### Problems
1) In the passage on phosphate from Western Sahara, how many Saharawi people were forced out of their land when Morocco invaded in 1975?
2) Extend the passage on phosphate from Western Sahara, starting right after its final sentence.
[start of Selected passage]
Lillian Hanly is looking into the importing of what has been called 'blood phospate' from Western Sahara, occupied by Morocco. There have been three parts broadcast already, this is the fourth. So, to recap a little:

Around 170,000 Saharawi people were forced out of their own land when Morocco invaded in 1975, today they live as refugees separated by a constructed wall and littered with mines. Western Sahara is rich in resources, and it is understood Morocco is taking advantage of this. One particular resource that is being mined without the consent of the Saharawi people is phosphate. Two of the three remaining companies in the world to buy this disputed phosphate from Morocco are NZ companies. Australia, Canada, America - all have pulled out of this trade in the hope that the referendum, called for in 1991, can take place. So the Saharawi people can choose their independece. In Part IIII we hear from two different people in Aotearoa with solutions as to how we could use less phosphate - and therefore not rely on a trade that extracts the resource from a country where human rights abuses are taking place.

 

Kay Baxter is from the Koanga Institute. They have long worked to save heritage food plants, including vegetable seeds and fruit trees as well as being leading practitioners, researchers and teachers of bio-intensive gardening and nutrient dense food production. Now, they are also encouraging a shift to 'regenerative' farming, rather than 'degenerative' - a process which requires major nourishment of soil through fertiliser products. You can find some simple explainers on regeneration here. Kay indicates that pastoral farming has had a huge effect on the way the eco system is connected, leading to poor soil health.
[end of Selected passage]
[start of Recorded information]
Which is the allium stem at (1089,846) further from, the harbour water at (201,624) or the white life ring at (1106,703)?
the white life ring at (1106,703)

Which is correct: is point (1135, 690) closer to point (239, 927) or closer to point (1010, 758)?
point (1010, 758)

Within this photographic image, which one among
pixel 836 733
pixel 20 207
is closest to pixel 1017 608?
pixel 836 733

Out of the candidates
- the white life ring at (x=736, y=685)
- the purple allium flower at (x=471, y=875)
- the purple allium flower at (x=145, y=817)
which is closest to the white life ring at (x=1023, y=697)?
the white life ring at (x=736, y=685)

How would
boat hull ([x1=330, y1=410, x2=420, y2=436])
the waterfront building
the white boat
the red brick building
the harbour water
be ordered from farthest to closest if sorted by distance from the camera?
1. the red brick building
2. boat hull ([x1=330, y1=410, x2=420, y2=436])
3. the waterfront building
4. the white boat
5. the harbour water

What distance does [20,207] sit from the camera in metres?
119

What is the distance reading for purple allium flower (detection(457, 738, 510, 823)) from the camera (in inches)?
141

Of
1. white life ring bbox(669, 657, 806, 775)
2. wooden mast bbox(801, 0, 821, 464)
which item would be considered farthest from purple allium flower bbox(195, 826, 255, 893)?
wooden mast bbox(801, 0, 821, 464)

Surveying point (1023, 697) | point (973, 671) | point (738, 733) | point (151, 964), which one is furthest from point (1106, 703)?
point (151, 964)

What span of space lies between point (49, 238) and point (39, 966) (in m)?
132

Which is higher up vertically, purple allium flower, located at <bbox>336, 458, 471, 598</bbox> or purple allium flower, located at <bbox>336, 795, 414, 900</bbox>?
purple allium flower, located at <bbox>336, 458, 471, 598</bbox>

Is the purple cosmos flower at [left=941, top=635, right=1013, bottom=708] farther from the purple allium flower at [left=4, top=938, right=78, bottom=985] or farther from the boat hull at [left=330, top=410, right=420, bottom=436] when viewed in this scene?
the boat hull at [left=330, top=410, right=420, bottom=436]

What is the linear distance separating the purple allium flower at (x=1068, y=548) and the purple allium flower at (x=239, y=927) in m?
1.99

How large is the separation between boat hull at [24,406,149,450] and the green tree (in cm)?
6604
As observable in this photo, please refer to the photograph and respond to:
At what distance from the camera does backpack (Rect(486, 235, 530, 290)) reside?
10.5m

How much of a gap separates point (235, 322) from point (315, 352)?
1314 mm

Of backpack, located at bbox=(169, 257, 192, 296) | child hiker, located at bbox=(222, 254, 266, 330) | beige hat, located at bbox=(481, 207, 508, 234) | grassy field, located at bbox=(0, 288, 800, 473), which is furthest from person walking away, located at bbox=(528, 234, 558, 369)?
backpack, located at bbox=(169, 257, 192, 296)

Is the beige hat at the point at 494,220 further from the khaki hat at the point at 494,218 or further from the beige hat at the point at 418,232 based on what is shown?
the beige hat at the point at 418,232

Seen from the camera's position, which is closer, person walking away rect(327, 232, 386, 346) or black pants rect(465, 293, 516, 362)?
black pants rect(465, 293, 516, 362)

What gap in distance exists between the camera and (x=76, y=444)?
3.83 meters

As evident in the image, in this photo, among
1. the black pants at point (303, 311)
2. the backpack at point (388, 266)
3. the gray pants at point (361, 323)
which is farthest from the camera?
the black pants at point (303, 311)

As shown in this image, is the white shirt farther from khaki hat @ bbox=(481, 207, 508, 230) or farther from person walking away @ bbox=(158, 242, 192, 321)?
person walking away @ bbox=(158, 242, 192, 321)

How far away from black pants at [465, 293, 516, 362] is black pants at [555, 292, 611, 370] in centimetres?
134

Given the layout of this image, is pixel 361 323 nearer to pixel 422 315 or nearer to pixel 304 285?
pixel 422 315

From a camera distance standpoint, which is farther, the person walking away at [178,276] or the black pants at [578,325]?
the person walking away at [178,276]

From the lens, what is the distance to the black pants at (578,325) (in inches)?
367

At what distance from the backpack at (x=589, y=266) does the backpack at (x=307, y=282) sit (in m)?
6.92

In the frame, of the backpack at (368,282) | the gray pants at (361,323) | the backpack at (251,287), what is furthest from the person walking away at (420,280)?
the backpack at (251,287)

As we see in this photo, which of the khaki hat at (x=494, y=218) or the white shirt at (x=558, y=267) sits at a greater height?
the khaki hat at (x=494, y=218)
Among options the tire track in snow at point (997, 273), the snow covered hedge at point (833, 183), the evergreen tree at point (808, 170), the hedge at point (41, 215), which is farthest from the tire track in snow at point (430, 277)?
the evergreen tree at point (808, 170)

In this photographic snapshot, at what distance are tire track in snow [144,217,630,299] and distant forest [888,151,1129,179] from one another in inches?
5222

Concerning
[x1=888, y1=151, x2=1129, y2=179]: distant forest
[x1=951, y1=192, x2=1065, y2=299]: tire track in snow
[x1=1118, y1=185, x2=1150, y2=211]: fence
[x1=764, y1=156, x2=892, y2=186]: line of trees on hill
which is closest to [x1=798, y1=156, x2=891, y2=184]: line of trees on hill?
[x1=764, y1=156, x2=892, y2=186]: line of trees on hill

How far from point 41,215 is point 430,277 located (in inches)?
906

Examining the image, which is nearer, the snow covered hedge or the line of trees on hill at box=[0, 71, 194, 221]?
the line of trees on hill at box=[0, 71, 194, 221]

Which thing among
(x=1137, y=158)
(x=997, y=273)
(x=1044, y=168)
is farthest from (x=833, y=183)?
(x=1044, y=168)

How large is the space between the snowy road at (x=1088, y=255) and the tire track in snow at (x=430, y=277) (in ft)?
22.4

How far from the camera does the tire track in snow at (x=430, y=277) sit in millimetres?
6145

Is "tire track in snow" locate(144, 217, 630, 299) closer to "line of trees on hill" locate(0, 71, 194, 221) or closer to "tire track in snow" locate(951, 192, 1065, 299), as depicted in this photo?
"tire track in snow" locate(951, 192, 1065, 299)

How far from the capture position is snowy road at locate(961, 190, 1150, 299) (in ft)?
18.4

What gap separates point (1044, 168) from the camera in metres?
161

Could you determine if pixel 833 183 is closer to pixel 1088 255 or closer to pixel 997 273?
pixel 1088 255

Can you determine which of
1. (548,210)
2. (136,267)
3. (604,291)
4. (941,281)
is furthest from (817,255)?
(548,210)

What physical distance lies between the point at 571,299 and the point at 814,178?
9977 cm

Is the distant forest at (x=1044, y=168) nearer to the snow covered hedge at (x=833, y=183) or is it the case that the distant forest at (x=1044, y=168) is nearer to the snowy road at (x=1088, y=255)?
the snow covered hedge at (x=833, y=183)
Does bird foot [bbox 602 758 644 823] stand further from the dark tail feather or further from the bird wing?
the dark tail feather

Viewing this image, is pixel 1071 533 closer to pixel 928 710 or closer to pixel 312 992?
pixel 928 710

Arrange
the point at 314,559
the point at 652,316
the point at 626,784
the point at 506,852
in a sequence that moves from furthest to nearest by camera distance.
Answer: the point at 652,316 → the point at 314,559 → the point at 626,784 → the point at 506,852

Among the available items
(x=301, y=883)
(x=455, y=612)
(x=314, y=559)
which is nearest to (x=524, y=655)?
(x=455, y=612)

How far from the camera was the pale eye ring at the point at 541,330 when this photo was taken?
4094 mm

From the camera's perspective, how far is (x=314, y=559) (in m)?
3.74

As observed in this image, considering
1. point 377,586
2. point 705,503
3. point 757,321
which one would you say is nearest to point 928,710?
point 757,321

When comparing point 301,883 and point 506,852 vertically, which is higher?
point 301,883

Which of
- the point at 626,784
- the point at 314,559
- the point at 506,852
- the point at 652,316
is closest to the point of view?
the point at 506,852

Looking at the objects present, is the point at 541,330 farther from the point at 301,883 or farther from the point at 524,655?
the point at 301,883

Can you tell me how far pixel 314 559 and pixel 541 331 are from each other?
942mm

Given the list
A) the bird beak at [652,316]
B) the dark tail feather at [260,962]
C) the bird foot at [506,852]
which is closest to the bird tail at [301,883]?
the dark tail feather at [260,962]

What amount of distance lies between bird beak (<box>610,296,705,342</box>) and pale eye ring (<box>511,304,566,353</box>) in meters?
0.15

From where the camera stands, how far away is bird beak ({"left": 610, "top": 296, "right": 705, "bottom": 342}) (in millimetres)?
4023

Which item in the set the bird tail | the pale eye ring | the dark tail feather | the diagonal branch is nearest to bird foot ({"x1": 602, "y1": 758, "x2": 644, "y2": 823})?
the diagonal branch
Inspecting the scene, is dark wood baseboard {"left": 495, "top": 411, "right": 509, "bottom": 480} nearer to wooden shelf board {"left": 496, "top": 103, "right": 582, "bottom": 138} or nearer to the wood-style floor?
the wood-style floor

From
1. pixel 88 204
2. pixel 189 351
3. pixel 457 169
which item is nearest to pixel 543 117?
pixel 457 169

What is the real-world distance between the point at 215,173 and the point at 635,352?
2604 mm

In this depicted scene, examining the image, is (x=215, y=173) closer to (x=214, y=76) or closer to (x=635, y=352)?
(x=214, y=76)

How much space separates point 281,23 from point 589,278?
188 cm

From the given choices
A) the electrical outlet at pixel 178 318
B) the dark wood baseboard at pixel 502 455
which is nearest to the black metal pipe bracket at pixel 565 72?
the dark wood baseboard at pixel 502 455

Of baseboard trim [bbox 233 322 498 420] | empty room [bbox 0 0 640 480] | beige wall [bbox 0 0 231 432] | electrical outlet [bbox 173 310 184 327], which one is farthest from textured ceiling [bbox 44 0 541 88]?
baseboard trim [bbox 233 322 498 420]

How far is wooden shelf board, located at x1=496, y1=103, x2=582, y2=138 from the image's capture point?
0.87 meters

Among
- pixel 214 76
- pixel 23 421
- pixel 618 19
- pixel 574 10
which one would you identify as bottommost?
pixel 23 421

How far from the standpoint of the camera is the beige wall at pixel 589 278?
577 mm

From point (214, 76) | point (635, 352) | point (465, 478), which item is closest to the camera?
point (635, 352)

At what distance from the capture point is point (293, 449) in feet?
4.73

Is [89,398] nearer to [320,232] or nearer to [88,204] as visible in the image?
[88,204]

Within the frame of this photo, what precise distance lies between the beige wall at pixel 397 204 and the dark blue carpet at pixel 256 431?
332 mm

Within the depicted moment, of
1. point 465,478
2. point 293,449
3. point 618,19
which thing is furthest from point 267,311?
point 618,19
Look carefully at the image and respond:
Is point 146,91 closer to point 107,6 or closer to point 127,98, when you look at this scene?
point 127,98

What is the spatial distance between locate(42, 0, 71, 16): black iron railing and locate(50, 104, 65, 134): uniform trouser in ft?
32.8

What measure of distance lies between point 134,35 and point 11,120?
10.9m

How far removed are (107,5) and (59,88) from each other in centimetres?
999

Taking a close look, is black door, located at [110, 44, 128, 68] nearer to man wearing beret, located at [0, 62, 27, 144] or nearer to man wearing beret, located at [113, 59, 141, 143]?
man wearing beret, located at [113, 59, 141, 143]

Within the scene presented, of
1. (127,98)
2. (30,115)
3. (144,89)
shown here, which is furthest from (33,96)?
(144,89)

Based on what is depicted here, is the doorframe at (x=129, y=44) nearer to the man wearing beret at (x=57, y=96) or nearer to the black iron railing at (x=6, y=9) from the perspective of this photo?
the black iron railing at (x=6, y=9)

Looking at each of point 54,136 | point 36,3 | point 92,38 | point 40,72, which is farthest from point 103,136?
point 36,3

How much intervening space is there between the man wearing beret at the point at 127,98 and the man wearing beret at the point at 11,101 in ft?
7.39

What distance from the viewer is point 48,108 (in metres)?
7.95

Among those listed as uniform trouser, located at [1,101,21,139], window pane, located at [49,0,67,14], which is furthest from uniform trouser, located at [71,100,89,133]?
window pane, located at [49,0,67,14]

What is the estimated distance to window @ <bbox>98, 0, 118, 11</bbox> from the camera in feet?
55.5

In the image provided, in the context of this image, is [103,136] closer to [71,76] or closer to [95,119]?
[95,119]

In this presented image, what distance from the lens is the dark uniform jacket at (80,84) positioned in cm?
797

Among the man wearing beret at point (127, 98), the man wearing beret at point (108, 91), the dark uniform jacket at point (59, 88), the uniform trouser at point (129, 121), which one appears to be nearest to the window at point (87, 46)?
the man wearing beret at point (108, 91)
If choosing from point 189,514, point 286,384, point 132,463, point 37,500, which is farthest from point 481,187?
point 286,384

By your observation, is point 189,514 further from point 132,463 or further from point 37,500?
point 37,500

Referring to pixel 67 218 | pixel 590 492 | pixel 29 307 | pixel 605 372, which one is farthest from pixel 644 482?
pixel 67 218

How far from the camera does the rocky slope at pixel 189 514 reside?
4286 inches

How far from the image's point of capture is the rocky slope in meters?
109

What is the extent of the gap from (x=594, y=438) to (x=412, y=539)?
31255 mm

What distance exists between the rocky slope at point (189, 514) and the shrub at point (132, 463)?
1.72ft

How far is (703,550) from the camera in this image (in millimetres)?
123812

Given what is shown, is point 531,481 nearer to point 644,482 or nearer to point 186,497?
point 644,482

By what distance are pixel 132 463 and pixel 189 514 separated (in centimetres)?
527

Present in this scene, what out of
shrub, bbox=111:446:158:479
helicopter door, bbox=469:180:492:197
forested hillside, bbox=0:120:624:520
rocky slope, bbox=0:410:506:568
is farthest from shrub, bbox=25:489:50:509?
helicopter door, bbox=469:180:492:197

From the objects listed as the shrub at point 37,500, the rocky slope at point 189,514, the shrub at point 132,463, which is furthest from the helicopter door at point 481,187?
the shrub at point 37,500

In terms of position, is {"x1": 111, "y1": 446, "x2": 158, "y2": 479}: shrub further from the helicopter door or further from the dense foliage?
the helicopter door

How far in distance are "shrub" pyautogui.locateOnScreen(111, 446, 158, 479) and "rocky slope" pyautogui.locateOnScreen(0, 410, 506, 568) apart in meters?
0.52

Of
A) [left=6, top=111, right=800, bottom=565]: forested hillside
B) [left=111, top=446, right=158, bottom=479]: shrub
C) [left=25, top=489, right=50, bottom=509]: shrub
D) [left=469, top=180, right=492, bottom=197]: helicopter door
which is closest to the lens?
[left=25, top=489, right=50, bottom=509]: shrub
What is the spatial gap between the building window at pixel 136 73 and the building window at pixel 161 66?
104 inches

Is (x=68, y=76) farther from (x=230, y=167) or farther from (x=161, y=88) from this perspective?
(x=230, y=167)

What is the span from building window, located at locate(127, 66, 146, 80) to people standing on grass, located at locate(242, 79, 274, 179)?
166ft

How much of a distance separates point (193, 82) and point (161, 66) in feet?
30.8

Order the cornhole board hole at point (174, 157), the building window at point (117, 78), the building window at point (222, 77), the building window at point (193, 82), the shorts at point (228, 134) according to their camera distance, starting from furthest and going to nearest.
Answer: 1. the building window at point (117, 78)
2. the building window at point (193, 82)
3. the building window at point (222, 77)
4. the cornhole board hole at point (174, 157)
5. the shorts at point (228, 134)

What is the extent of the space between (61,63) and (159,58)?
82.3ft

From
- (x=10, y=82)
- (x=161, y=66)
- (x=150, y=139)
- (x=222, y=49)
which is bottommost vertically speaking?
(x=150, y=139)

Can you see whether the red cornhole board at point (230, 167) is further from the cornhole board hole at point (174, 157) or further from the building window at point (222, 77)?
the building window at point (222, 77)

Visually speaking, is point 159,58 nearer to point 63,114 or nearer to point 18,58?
[end of Recorded information]
### Answers in order
1) Around 170,000.

2)
Clare Bradley is the research co-ordinator at Agrisea, a company that works with seaweed to provide nutrients to the agriculture sector. When Lillian first contacted Agrisea, Clare said "farmers in NZ are being oversold Phosphorous products, in-fact over 50% of NZ Dairy Farms tested are over the “target range” for Olsen P (a measurement of plant available P)". So, in actual fact, we might not even need to be important that much phosphate? One of the reasons given by one of the NZ companies that does so was that NZ requires so much phosphate it is harder to source it from places other than Morocco/ Western Sahara - because theirs is the largest supply in the world. Lillian wanted to understand how seaweed could act as a supplement, as well as what other benefits seaweed brings to the world. 

Both Kay and Clare disagree with the sourcing of phosphate from Morocco, but also see the solutions to our ever worsening environmental and climate issues in more research, and the understanding of how our ecology worked before the links were broken. Lillian spoke with both of them to understand the movement that is very much occuring of its own accord to shift away from this reliance on phosphate.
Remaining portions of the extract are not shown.